What is the rationale for the change of syscall calling convention in new Linuxes?
Quoting from https://www.kernel.org/doc/Documentation/process/adding-syscalls.rst:
At least on 64-bit x86, it will be a hard requirement from v4.17
onwards to not call system call functions in the kernel. It uses a
different calling convention for system calls wherestruct pt_regs
is decoded on-the-fly in a syscall wrapper which then hands processing
over to the actual syscall function. This means that only those
parameters which are actually needed for a specific syscall are passed
on during syscall entry, instead of filling in six CPU registers with
random user space content all the time (which may cause serious
trouble down the call chain).
What serious trouble down the call chain is the last parenthesized clause referring to?

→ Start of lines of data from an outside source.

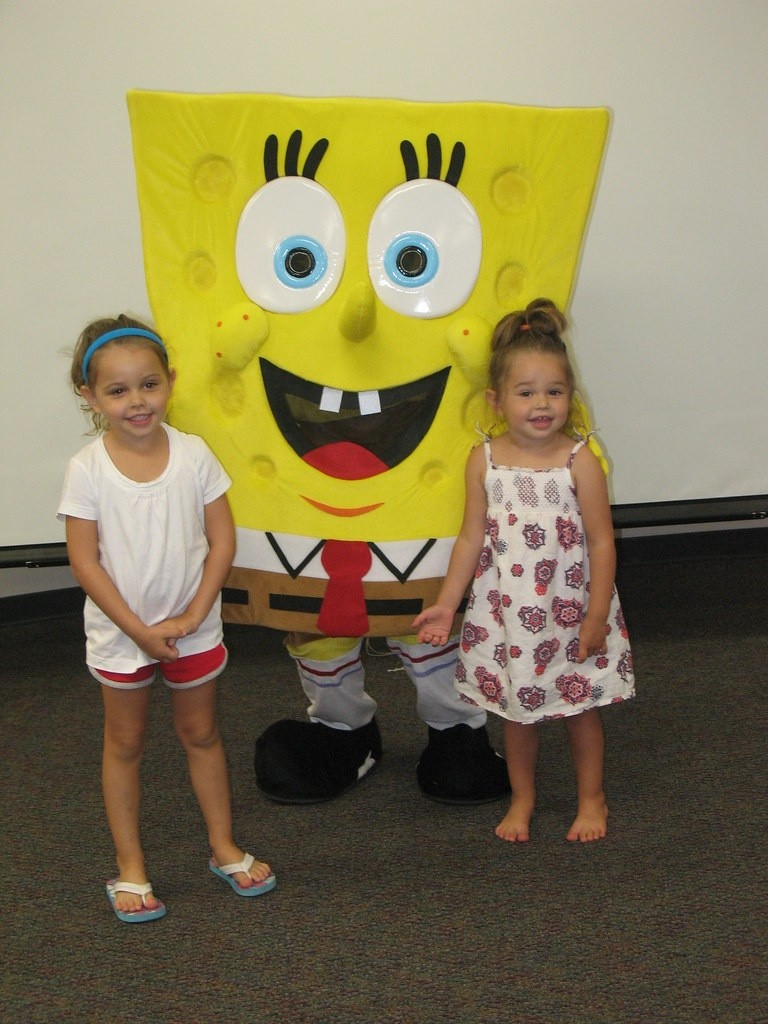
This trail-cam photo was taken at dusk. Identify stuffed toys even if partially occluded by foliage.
[120,89,609,802]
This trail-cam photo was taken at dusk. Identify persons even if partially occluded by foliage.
[412,298,638,841]
[56,314,275,922]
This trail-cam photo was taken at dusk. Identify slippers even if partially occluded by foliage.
[106,878,166,923]
[209,852,276,896]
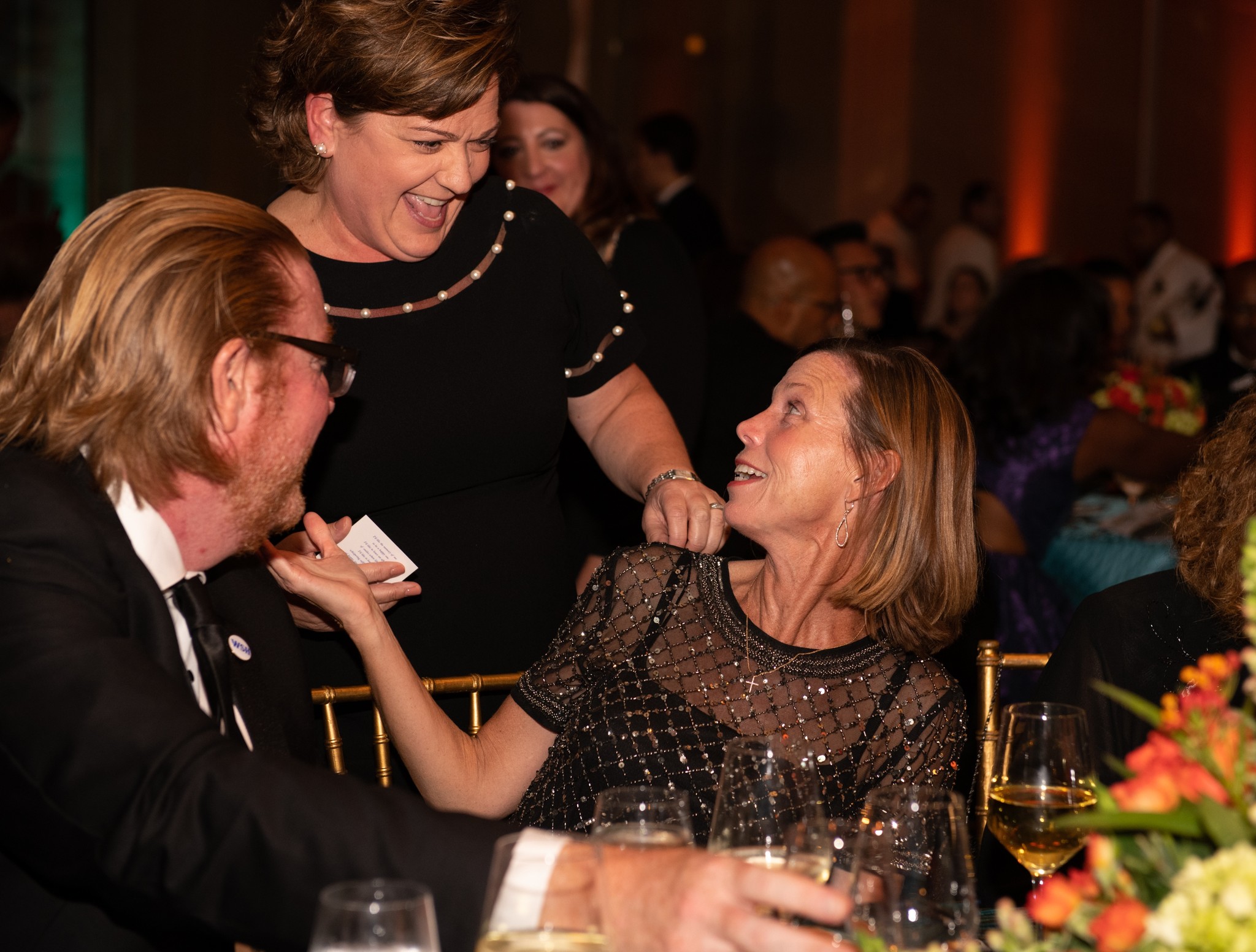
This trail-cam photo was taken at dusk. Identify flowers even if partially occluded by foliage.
[948,515,1256,952]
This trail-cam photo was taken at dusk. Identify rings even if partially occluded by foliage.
[709,502,724,511]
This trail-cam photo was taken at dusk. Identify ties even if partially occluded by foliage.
[175,575,238,739]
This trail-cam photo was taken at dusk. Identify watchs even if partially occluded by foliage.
[645,469,703,498]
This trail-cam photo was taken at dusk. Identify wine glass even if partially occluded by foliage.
[986,703,1097,941]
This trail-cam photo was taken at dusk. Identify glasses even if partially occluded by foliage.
[246,330,359,397]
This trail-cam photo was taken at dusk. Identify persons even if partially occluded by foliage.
[633,110,1256,915]
[0,186,861,952]
[490,74,766,652]
[268,339,980,952]
[246,0,730,798]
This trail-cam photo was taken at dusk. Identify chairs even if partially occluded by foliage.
[308,674,539,784]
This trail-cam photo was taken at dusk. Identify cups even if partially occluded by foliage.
[590,737,979,952]
[308,877,441,950]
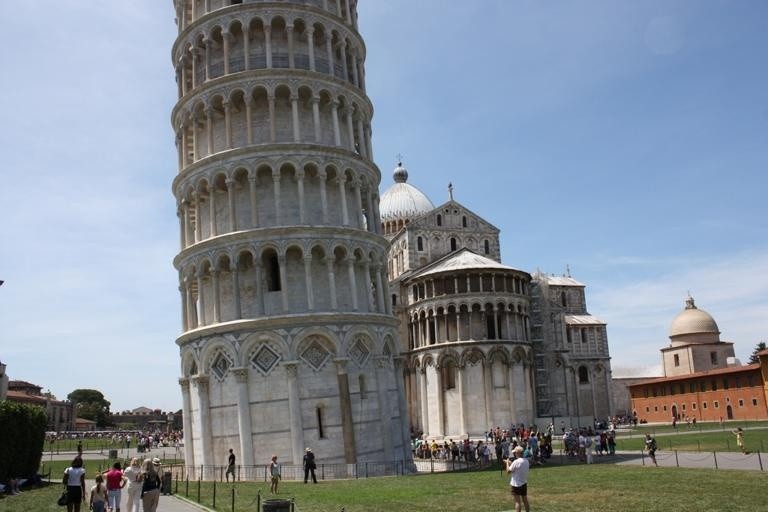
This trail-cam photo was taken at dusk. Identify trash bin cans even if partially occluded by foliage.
[262,499,290,512]
[164,472,171,495]
[109,450,117,458]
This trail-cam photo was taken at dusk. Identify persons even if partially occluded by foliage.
[502,445,530,512]
[224,447,235,485]
[644,432,660,467]
[691,414,697,425]
[0,478,25,495]
[672,414,676,428]
[40,428,185,511]
[5,474,48,487]
[685,415,692,425]
[269,454,282,496]
[302,447,318,484]
[732,425,750,455]
[410,413,638,469]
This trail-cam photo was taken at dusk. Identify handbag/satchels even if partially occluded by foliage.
[536,448,539,452]
[103,497,108,509]
[58,492,68,506]
[312,462,317,469]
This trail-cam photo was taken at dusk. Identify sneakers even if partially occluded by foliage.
[271,491,277,494]
[596,453,615,456]
[564,449,579,457]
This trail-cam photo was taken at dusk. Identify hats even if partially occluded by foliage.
[152,458,162,465]
[512,445,523,453]
[306,448,312,453]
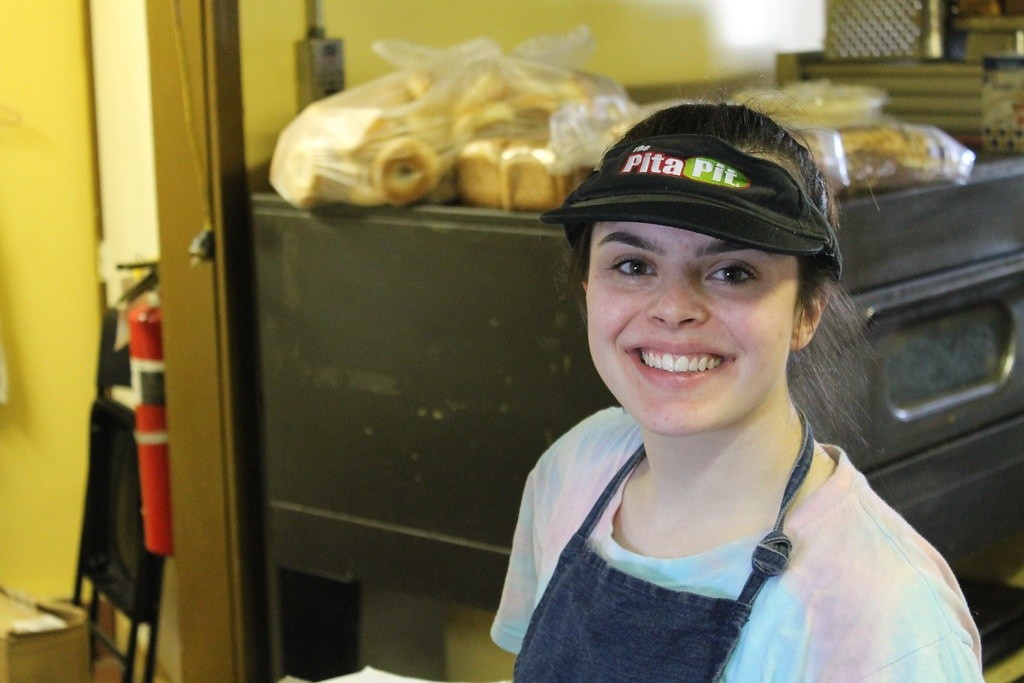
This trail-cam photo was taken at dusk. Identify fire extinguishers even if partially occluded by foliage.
[113,261,175,556]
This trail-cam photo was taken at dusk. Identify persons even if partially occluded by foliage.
[490,102,986,683]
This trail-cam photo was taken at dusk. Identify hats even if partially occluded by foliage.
[537,132,842,282]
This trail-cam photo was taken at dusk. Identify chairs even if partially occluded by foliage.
[70,275,164,683]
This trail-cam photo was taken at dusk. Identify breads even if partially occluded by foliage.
[268,62,961,213]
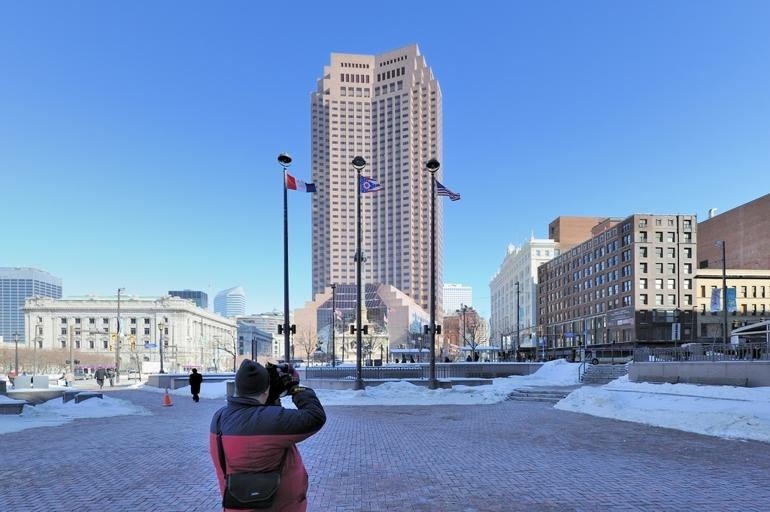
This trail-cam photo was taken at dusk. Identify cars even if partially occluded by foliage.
[208,367,215,371]
[680,342,764,359]
[126,369,140,380]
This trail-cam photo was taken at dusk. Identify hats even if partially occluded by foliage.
[236,359,270,395]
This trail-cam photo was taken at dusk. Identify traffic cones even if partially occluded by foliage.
[159,385,174,407]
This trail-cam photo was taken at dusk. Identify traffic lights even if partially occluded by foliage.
[130,342,135,351]
[109,344,113,352]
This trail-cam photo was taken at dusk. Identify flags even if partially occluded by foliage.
[359,176,386,194]
[433,180,461,202]
[284,172,317,194]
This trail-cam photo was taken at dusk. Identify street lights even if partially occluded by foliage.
[691,306,698,342]
[329,283,337,367]
[424,157,442,391]
[417,336,422,363]
[157,321,165,373]
[672,308,682,360]
[514,281,523,363]
[348,155,370,393]
[113,288,126,383]
[455,308,467,347]
[712,239,728,357]
[276,150,298,366]
[10,330,20,377]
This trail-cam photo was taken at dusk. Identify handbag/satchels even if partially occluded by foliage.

To me it seems stupid not to load the six registers in the generic leadup to the syscall. Forcing each syscall wrapper to do it makes them larger and the syscall funcs become a new special case, so I’m wondering what the "serious trouble" is with having unintentional user content in unused argument registers.
One of the concerns wasn’t so much with arbitrary register values, but that they get copied to the kernel stack. Unused registers can thus be used to write arbitrary caller-controlled values to the stack, with no checks.
These values on the stack could potentially be used in a more complex attack. That’s why removing this possibility seemed like a good idea.
Kees Cook’s 4.17 summary also mentions possible influence of these register values on speculative execution.